=== What is needed ===
Pull each line containing "entry" out of the data and copy it.

[Opening Records supplied section]

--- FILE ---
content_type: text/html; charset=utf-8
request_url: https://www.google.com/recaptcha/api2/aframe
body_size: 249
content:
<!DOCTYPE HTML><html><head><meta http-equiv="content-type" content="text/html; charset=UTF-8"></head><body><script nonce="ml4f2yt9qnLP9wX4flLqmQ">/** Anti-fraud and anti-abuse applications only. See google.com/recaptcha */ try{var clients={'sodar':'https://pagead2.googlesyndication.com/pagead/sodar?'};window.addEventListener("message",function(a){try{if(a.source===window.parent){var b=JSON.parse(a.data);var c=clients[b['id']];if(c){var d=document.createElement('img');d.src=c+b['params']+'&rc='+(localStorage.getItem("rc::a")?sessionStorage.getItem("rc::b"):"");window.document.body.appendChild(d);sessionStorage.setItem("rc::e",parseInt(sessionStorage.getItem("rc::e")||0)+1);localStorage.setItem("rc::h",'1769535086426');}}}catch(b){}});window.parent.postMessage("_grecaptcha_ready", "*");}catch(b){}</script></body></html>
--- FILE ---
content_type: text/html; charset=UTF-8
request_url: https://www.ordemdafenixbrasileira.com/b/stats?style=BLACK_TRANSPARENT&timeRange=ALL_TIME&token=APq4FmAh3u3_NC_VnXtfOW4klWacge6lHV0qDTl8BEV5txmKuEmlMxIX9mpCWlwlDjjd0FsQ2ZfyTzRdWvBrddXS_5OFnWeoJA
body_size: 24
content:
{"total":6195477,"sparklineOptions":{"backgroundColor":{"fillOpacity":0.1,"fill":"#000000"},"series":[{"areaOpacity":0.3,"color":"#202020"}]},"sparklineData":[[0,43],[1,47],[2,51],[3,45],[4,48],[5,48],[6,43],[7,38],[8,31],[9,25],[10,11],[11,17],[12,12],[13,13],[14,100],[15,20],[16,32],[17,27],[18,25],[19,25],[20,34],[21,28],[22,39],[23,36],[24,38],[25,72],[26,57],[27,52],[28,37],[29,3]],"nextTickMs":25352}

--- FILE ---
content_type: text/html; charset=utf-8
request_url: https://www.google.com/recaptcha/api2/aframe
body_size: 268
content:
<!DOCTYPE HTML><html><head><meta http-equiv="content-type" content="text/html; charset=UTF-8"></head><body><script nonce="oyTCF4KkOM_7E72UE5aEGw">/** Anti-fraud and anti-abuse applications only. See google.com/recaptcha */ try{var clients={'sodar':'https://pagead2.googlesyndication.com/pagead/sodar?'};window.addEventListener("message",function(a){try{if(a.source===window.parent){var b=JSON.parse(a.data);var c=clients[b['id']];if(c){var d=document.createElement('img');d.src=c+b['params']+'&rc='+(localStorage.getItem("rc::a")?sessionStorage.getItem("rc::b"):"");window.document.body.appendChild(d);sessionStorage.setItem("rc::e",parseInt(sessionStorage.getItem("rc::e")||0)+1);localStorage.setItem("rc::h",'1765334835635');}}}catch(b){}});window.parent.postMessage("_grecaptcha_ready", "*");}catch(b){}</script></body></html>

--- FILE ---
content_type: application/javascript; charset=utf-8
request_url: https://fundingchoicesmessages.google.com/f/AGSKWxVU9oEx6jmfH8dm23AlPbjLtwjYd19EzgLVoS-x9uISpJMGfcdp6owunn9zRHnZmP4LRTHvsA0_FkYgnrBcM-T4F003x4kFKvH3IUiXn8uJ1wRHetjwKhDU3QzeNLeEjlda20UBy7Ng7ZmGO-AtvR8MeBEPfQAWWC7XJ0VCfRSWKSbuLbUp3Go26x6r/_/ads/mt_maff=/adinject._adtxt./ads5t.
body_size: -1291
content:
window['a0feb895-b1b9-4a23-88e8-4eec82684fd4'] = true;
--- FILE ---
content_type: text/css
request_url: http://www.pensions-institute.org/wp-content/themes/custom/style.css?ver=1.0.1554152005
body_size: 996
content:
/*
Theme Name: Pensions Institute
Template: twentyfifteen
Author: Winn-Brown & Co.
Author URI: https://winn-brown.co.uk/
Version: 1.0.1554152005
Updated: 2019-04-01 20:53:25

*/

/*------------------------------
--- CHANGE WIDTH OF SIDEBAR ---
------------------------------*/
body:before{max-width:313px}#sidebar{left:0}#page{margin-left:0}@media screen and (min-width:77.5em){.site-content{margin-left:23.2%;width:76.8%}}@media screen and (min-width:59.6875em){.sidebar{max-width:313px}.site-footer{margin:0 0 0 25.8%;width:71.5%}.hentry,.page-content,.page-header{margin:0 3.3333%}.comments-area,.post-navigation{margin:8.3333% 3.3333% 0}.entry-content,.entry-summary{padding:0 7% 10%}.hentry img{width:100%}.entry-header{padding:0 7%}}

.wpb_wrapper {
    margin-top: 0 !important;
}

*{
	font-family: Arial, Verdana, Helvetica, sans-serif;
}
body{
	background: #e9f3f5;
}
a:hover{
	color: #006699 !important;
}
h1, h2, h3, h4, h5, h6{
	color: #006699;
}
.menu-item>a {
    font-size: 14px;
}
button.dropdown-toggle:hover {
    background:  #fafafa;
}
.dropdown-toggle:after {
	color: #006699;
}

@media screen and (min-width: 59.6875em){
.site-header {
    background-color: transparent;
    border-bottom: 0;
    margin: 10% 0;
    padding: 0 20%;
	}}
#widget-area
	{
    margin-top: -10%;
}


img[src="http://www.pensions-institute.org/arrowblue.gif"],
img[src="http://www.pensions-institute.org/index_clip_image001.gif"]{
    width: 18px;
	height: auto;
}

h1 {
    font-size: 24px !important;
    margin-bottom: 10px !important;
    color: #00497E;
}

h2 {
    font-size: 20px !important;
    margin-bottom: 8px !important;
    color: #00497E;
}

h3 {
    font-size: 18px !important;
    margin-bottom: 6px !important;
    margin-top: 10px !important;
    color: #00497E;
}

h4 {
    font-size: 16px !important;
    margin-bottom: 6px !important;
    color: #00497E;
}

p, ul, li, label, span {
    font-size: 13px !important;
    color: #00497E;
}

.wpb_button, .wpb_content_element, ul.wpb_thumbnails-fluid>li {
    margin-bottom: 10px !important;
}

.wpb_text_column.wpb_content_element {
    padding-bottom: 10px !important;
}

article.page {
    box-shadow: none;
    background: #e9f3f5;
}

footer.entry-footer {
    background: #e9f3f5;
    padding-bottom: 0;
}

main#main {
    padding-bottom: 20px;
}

[Closing Records supplied section]

=== Expected answer ===
body:before{max-width:313px}#sidebar{left:0}#page{margin-left:0}@media screen and (min-width:77.5em){.site-content{margin-left:23.2%;width:76.8%}}@media screen and (min-width:59.6875em){.sidebar{max-width:313px}.site-footer{margin:0 0 0 25.8%;width:71.5%}.hentry,.page-content,.page-header{margin:0 3.3333%}.comments-area,.post-navigation{margin:8.3333% 3.3333% 0}.entry-content,.entry-summary{padding:0 7% 10%}.hentry img{width:100%}.entry-header{padding:0 7%}}
footer.entry-footer {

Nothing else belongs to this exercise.